§ **ASSIGNMENT**
Copy each line of the data exactly. Leave nothing out.

--- --- ---

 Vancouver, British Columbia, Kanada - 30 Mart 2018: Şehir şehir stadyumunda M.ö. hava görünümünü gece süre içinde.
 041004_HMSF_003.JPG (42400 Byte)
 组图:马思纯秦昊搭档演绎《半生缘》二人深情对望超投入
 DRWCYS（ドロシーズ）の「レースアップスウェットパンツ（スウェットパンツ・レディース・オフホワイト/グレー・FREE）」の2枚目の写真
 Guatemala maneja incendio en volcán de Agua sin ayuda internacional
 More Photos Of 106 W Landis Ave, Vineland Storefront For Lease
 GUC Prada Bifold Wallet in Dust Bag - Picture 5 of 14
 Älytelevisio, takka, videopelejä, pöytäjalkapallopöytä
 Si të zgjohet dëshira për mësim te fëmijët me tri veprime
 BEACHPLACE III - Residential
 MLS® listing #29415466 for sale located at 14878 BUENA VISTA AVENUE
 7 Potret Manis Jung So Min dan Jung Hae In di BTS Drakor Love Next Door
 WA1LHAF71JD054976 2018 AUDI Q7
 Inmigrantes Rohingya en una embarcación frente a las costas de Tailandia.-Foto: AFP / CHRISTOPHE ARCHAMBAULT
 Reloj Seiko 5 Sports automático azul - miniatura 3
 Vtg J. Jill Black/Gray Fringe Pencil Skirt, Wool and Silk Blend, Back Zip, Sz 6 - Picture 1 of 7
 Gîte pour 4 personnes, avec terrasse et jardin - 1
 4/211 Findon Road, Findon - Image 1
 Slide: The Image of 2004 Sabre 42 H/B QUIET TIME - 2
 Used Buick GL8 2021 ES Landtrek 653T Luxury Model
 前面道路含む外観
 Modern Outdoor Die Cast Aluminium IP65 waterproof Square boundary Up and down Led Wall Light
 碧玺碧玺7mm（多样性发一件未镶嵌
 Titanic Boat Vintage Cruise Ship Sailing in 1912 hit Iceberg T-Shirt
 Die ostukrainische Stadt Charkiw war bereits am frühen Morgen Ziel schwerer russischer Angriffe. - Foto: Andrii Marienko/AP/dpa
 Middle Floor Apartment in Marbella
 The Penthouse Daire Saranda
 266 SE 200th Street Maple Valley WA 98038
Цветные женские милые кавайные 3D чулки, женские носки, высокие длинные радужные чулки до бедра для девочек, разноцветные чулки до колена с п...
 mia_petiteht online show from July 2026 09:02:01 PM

--- --- ---

§ **ANSWER BOX**
 Vancouver, British Columbia, Kanada - 30 Mart 2018: Şehir şehir stadyumunda M.ö. hava görünümünü gece süre içinde.
 041004_HMSF_003.JPG (42400 Byte)
 组图:马思纯秦昊搭档演绎《半生缘》二人深情对望超投入
 DRWCYS（ドロシーズ）の「レースアップスウェットパンツ（スウェットパンツ・レディース・オフホワイト/グレー・FREE）」の2枚目の写真
 Guatemala maneja incendio en volcán de Agua sin ayuda internacional
 More Photos Of 106 W Landis Ave, Vineland Storefront For Lease
 GUC Prada Bifold Wallet in Dust Bag - Picture 5 of 14
 Älytelevisio, takka, videopelejä, pöytäjalkapallopöytä
 Si të zgjohet dëshira për mësim te fëmijët me tri veprime
 BEACHPLACE III - Residential
 MLS® listing #29415466 for sale located at 14878 BUENA VISTA AVENUE
 7 Potret Manis Jung So Min dan Jung Hae In di BTS Drakor Love Next Door
 WA1LHAF71JD054976 2018 AUDI Q7
 Inmigrantes Rohingya en una embarcación frente a las costas de Tailandia.-Foto: AFP / CHRISTOPHE ARCHAMBAULT
 Reloj Seiko 5 Sports automático azul - miniatura 3
 Vtg J. Jill Black/Gray Fringe Pencil Skirt, Wool and Silk Blend, Back Zip, Sz 6 - Picture 1 of 7
 Gîte pour 4 personnes, avec terrasse et jardin - 1
 4/211 Findon Road, Findon - Image 1
 Slide: The Image of 2004 Sabre 42 H/B QUIET TIME - 2
 Used Buick GL8 2021 ES Landtrek 653T Luxury Model
 前面道路含む外観
 Modern Outdoor Die Cast Aluminium IP65 waterproof Square boundary Up and down Led Wall Light
 碧玺碧玺7mm（多样性发一件未镶嵌
 Titanic Boat Vintage Cruise Ship Sailing in 1912 hit Iceberg T-Shirt
 Die ostukrainische Stadt Charkiw war bereits am frühen Morgen Ziel schwerer russischer Angriffe. - Foto: Andrii Marienko/AP/dpa
 Middle Floor Apartment in Marbella
 The Penthouse Daire Saranda
 266 SE 200th Street Maple Valley WA 98038
Цветные женские милые кавайные 3D чулки, женские носки, высокие длинные радужные чулки до бедра для девочек, разноцветные чулки до колена с п...
 mia_petiteht online show from July 2026 09:02:01 PM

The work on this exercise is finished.